The Daily Mail, devised by Alfred Harmsworth (later Lord Northcliffe) and his brother Harold (later Lord Rothermere), was first published on 4 May 1896. It was an immediate success. It cost a halfpenny at a time when other London dailies cost one penny, and was more populist in tone and more concise in its coverage than its rivals. The planned issue was 100,000 copies but the print run on the first day was 397,215 and additional printing facilities had to be acquired to sustain a circulation which rose to 500,000 in 1899. By 1902, at the end of the Boer War, the circulation was over a million, making it the largest in the world.[12][13]

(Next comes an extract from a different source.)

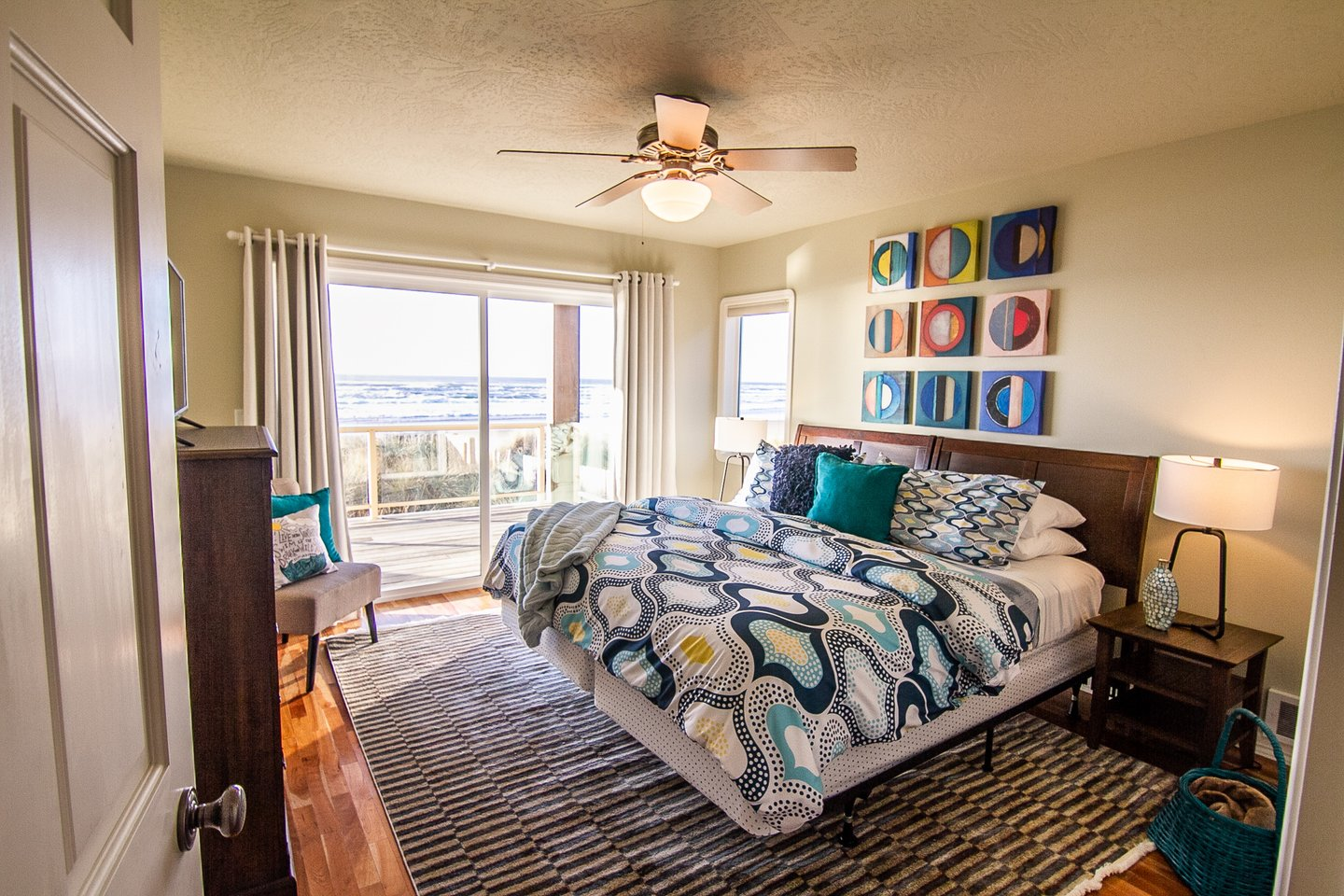 One of the bedrooms downstairs opens up to the back deck with amazing ocean views.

With Harold running the business side of the operation and Alfred as Editor, the Mail from the start adopted a imperialist political stance, taking a patriotic line in the Second Boer War, leading to claims that it was not reporting the issues of the day objectively.[14] From the beginning, the Mail also set out to entertain its readers with human interest stories, serials, features and competitions (which were also the main means by which the Harmsworths promoted the paper).
In 1900 the Daily Mail began printing simultaneously in both Manchester and London, the first national newspaper to do so (in 1899 the Mail had organised special trains to bring the London-printed papers north). The same production method was adopted in 1909 by the Daily Sketch, in 1927 by the Daily Express and eventually by virtually all the other national newspapers. Printing of the Scottish Daily Mail was switched from Edinburgh to the Deansgate plant in Manchester in 1968 and for a while The People was also printed on the Mail presses in Deansgate. In 1987 printing at Deansgate ended and the Mail's northern editions were thereafter printed at other Associated Newspapers plants.
In 1906 the paper offered £1,000 for the first flight across the English Channel and £10,000 for the first flight from London to Manchester. Punch magazine thought the idea preposterous and offered £10,000 for the first flight to Mars, but by 1910 both the Mail's prizes had been won. (For full list see Daily Mail aviation prizes.)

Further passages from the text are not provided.